■ **WHAT THE TASK ASKS**: Rewrite the entries below, changing "green foliage" to "leafy branches" and keeping everything else the same.

■ **SUPPLIED DATA**:
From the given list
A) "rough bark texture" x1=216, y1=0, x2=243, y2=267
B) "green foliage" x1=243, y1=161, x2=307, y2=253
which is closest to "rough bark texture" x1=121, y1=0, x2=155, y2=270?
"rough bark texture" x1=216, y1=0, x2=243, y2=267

■ **ANSWER TO THE EXERCISE**:
From the given list
A) "rough bark texture" x1=216, y1=0, x2=243, y2=267
B) "leafy branches" x1=243, y1=161, x2=307, y2=253
which is closest to "rough bark texture" x1=121, y1=0, x2=155, y2=270?
"rough bark texture" x1=216, y1=0, x2=243, y2=267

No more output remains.